SUPPLIED TEXT
__________________________________________________
Even though my firm Salmat’s Annual Reports does have segment information, this segment information does not contain details on individual product lines or services. It merely displays costs allocated for geographical and major areas so for the purpose of this assignment I have made assumptions about the pricing and various costs involved in some of the products and services they offer.

1.     SMS marketing for retailers like Mitre 10 Hardware
Selling price: $1.50 per SMS
Variable cost: IT costs-30%, cost of line rental-30%, and people costs-15%
Contribution margin*: 15% or 22.5 cents per SMS


2.     Traditional direct mail of catalogues and brochures
Selling price: $ 1 per brochure
Variable cost: cost of materials-30%, property rental-10%, printing costs-40%, people costs/wages-15%
Contribution margin*: 5% or 5 cents per brochure sold

3.     Speech recognition based call booking for clients like Auckland Taxi Services
Selling price: $1 per min/call
Variable cost: IT costs/software enhancements-20%, people costs/wages-15%, Office costs-10%, cost of line rental-30%
Contribution margin*: 15% or 15 cents/min per call.
*Contribution Margin = Sales – Variable Costs

- Discuss how contribution margins might differ or be similar

I feel like the contribution margins for the SMS marketing and the speech recognition services would be similar as they are very similar services, which have similar variable costs. The contribution margin for the brochures on the other hand could be lower because this service is more of a commodity so it is harder to set a price and extract a profit.

- Why might your firm produce a range of products/services with different contribution margins? Why not only produce the one with the highest contribution margin?

Some benefits of Salmat offering these different products/services with different contribution margins could not only be for them to potentially gain greater exposure and be open to a broader market but for them to maximize their profits and share the costs of the business over a greater area. For example the head office or CEO costs can be spread across the various departments or product/service areas. The reason behind producing services with different contribution margins and not just the one with the highest contribution margin would be in order for the to maximise profits across the company as a whole.

- Identify one or more resource constraint and any market constraints you feel may impinge firm.

I feel the brochure service they offer may be susceptible to resource constraints. This mainly being due to the fact that with aging technology people are increasingly using brochures as a form of marketing and advertising less and less. People seem to respond better to marketing and advertising through other resources such as television and social media. Social media may also act as a constraint on this area of Salmat’s business as people use it as a way of promoting and marketing their businesses. Not only is this a free service but it is a much more cost effective and efficient way to get a message across and can reach a much broader audience in much quicker time frame when compared to the distribution of brochures.
__________________________________________________
Saved entries
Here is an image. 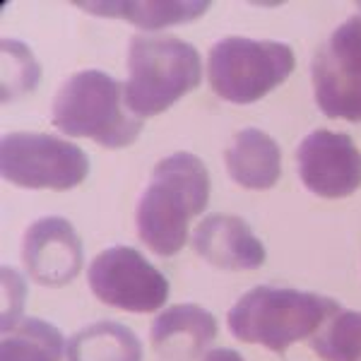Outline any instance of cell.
<instances>
[{
	"mask_svg": "<svg viewBox=\"0 0 361 361\" xmlns=\"http://www.w3.org/2000/svg\"><path fill=\"white\" fill-rule=\"evenodd\" d=\"M209 202V171L190 152L169 154L154 166L152 180L137 202L135 222L142 243L161 258H171L188 241L190 217Z\"/></svg>",
	"mask_w": 361,
	"mask_h": 361,
	"instance_id": "6da1fadb",
	"label": "cell"
},
{
	"mask_svg": "<svg viewBox=\"0 0 361 361\" xmlns=\"http://www.w3.org/2000/svg\"><path fill=\"white\" fill-rule=\"evenodd\" d=\"M340 304L330 296L287 287H255L236 301L226 316L229 333L238 342L263 345L284 354L294 342L313 337Z\"/></svg>",
	"mask_w": 361,
	"mask_h": 361,
	"instance_id": "7a4b0ae2",
	"label": "cell"
},
{
	"mask_svg": "<svg viewBox=\"0 0 361 361\" xmlns=\"http://www.w3.org/2000/svg\"><path fill=\"white\" fill-rule=\"evenodd\" d=\"M51 121L63 135L94 140L109 149L128 147L142 133V118L126 104V87L104 70L75 73L58 90Z\"/></svg>",
	"mask_w": 361,
	"mask_h": 361,
	"instance_id": "3957f363",
	"label": "cell"
},
{
	"mask_svg": "<svg viewBox=\"0 0 361 361\" xmlns=\"http://www.w3.org/2000/svg\"><path fill=\"white\" fill-rule=\"evenodd\" d=\"M202 66L193 44L176 37H140L128 46L126 104L137 118L169 111L178 99L200 85Z\"/></svg>",
	"mask_w": 361,
	"mask_h": 361,
	"instance_id": "277c9868",
	"label": "cell"
},
{
	"mask_svg": "<svg viewBox=\"0 0 361 361\" xmlns=\"http://www.w3.org/2000/svg\"><path fill=\"white\" fill-rule=\"evenodd\" d=\"M292 46L229 37L212 46L207 61L209 87L231 104H253L277 90L294 73Z\"/></svg>",
	"mask_w": 361,
	"mask_h": 361,
	"instance_id": "5b68a950",
	"label": "cell"
},
{
	"mask_svg": "<svg viewBox=\"0 0 361 361\" xmlns=\"http://www.w3.org/2000/svg\"><path fill=\"white\" fill-rule=\"evenodd\" d=\"M0 171L27 190H70L90 176V157L49 133H8L0 142Z\"/></svg>",
	"mask_w": 361,
	"mask_h": 361,
	"instance_id": "8992f818",
	"label": "cell"
},
{
	"mask_svg": "<svg viewBox=\"0 0 361 361\" xmlns=\"http://www.w3.org/2000/svg\"><path fill=\"white\" fill-rule=\"evenodd\" d=\"M87 282L102 304L128 313H152L169 299L164 272L130 246L102 250L87 270Z\"/></svg>",
	"mask_w": 361,
	"mask_h": 361,
	"instance_id": "52a82bcc",
	"label": "cell"
},
{
	"mask_svg": "<svg viewBox=\"0 0 361 361\" xmlns=\"http://www.w3.org/2000/svg\"><path fill=\"white\" fill-rule=\"evenodd\" d=\"M296 164L304 185L320 197L337 200L361 188V152L345 133L313 130L301 140Z\"/></svg>",
	"mask_w": 361,
	"mask_h": 361,
	"instance_id": "ba28073f",
	"label": "cell"
},
{
	"mask_svg": "<svg viewBox=\"0 0 361 361\" xmlns=\"http://www.w3.org/2000/svg\"><path fill=\"white\" fill-rule=\"evenodd\" d=\"M22 260L34 282L42 287H66L85 265L82 238L63 217H42L27 229Z\"/></svg>",
	"mask_w": 361,
	"mask_h": 361,
	"instance_id": "9c48e42d",
	"label": "cell"
},
{
	"mask_svg": "<svg viewBox=\"0 0 361 361\" xmlns=\"http://www.w3.org/2000/svg\"><path fill=\"white\" fill-rule=\"evenodd\" d=\"M193 250L217 270H258L267 253L250 224L238 214H207L195 226Z\"/></svg>",
	"mask_w": 361,
	"mask_h": 361,
	"instance_id": "30bf717a",
	"label": "cell"
},
{
	"mask_svg": "<svg viewBox=\"0 0 361 361\" xmlns=\"http://www.w3.org/2000/svg\"><path fill=\"white\" fill-rule=\"evenodd\" d=\"M219 328L212 313L195 304H176L152 320L149 340L164 361H195L214 342Z\"/></svg>",
	"mask_w": 361,
	"mask_h": 361,
	"instance_id": "8fae6325",
	"label": "cell"
},
{
	"mask_svg": "<svg viewBox=\"0 0 361 361\" xmlns=\"http://www.w3.org/2000/svg\"><path fill=\"white\" fill-rule=\"evenodd\" d=\"M226 171L241 188L267 190L282 176V149L267 133L246 128L226 149Z\"/></svg>",
	"mask_w": 361,
	"mask_h": 361,
	"instance_id": "7c38bea8",
	"label": "cell"
},
{
	"mask_svg": "<svg viewBox=\"0 0 361 361\" xmlns=\"http://www.w3.org/2000/svg\"><path fill=\"white\" fill-rule=\"evenodd\" d=\"M68 361H142V342L128 325L99 320L70 337Z\"/></svg>",
	"mask_w": 361,
	"mask_h": 361,
	"instance_id": "4fadbf2b",
	"label": "cell"
},
{
	"mask_svg": "<svg viewBox=\"0 0 361 361\" xmlns=\"http://www.w3.org/2000/svg\"><path fill=\"white\" fill-rule=\"evenodd\" d=\"M78 8L90 10L94 15L102 17H118L130 25H137L142 29H161L171 25H185V22H193L200 15H205L209 10L207 0L200 3H190V0H178V3H135V0H121V3H78Z\"/></svg>",
	"mask_w": 361,
	"mask_h": 361,
	"instance_id": "5bb4252c",
	"label": "cell"
},
{
	"mask_svg": "<svg viewBox=\"0 0 361 361\" xmlns=\"http://www.w3.org/2000/svg\"><path fill=\"white\" fill-rule=\"evenodd\" d=\"M311 75L320 111L328 118L361 123V78L337 70L320 51L313 56Z\"/></svg>",
	"mask_w": 361,
	"mask_h": 361,
	"instance_id": "9a60e30c",
	"label": "cell"
},
{
	"mask_svg": "<svg viewBox=\"0 0 361 361\" xmlns=\"http://www.w3.org/2000/svg\"><path fill=\"white\" fill-rule=\"evenodd\" d=\"M63 340L56 325L39 318H22L10 330H3L0 361H61Z\"/></svg>",
	"mask_w": 361,
	"mask_h": 361,
	"instance_id": "2e32d148",
	"label": "cell"
},
{
	"mask_svg": "<svg viewBox=\"0 0 361 361\" xmlns=\"http://www.w3.org/2000/svg\"><path fill=\"white\" fill-rule=\"evenodd\" d=\"M323 361H361V313L340 308L311 337Z\"/></svg>",
	"mask_w": 361,
	"mask_h": 361,
	"instance_id": "e0dca14e",
	"label": "cell"
},
{
	"mask_svg": "<svg viewBox=\"0 0 361 361\" xmlns=\"http://www.w3.org/2000/svg\"><path fill=\"white\" fill-rule=\"evenodd\" d=\"M0 51H3V102H13L17 97L29 94L42 78V68L29 46L5 39Z\"/></svg>",
	"mask_w": 361,
	"mask_h": 361,
	"instance_id": "ac0fdd59",
	"label": "cell"
},
{
	"mask_svg": "<svg viewBox=\"0 0 361 361\" xmlns=\"http://www.w3.org/2000/svg\"><path fill=\"white\" fill-rule=\"evenodd\" d=\"M318 51L337 70L361 78V13L342 22Z\"/></svg>",
	"mask_w": 361,
	"mask_h": 361,
	"instance_id": "d6986e66",
	"label": "cell"
},
{
	"mask_svg": "<svg viewBox=\"0 0 361 361\" xmlns=\"http://www.w3.org/2000/svg\"><path fill=\"white\" fill-rule=\"evenodd\" d=\"M3 296H5V311H3V330H10L22 320V308L27 299V284L10 267H3Z\"/></svg>",
	"mask_w": 361,
	"mask_h": 361,
	"instance_id": "ffe728a7",
	"label": "cell"
},
{
	"mask_svg": "<svg viewBox=\"0 0 361 361\" xmlns=\"http://www.w3.org/2000/svg\"><path fill=\"white\" fill-rule=\"evenodd\" d=\"M202 361H246V359L229 347H217V349H209Z\"/></svg>",
	"mask_w": 361,
	"mask_h": 361,
	"instance_id": "44dd1931",
	"label": "cell"
}]
</instances>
__________________________________________________
BRIEF A
Return the passage of the Salmat contribution margin text between "I feel like" and "extract a profit.", inclusive.
BRIEF B
List every numbered product or service in the Salmat contribution margin text.
BRIEF C
Extend the Salmat contribution margin text, starting after its final sentence.
The records are separate material, apart from the Salmat contribution margin text.

ANSWER A
I feel like the contribution margins for the SMS marketing and the speech recognition services would be similar as they are very similar services, which have similar variable costs. The contribution margin for the brochures on the other hand could be lower because this service is more of a commodity so it is harder to set a price and extract a profit.

ANSWER B
SMS marketing for retailers like Mitre 10 Hardware
Traditional direct mail of catalogues and brochures
Speech recognition based call booking for clients like Auckland Taxi Services

ANSWER C
The speech recognition based call service for Auckland Taxis Salmat offer may have some constraints in that being based in another country it may require the company to pay to send people from Australia over to monitor and gauge the performance of the business. They would also have to consider and have the constraint of dealing with a different currency and having to manage currency risk.
 

- What ways might these constraints be relevant when deciding whether or not (or how much) these 3 products should produce or sell?

These constraints would be relevant in that they would have to weigh up the cost of say producing the brochures and contribution margins they receive. Technological advances and other more effective ways of advertising and marketing (ie social media) will probably see more and more businesses move away catalogue and brochure distribution so Salmat would then have to determine if keeping this aspect/department of their company open is a profitable one. This would be the same for the speech recognition service they offer. They would have to manage the different currencies and the currency risk involved and determine is running an overseas service is a profitable and worthwhile business decision. Along with this Salmat would continually have to look at the variable costs involved and contribution margins of all the services they provide to determine how they are performing (ie how many are being sold or used) and whether or not they are making sufficient profits in keeping those aspects of the business running.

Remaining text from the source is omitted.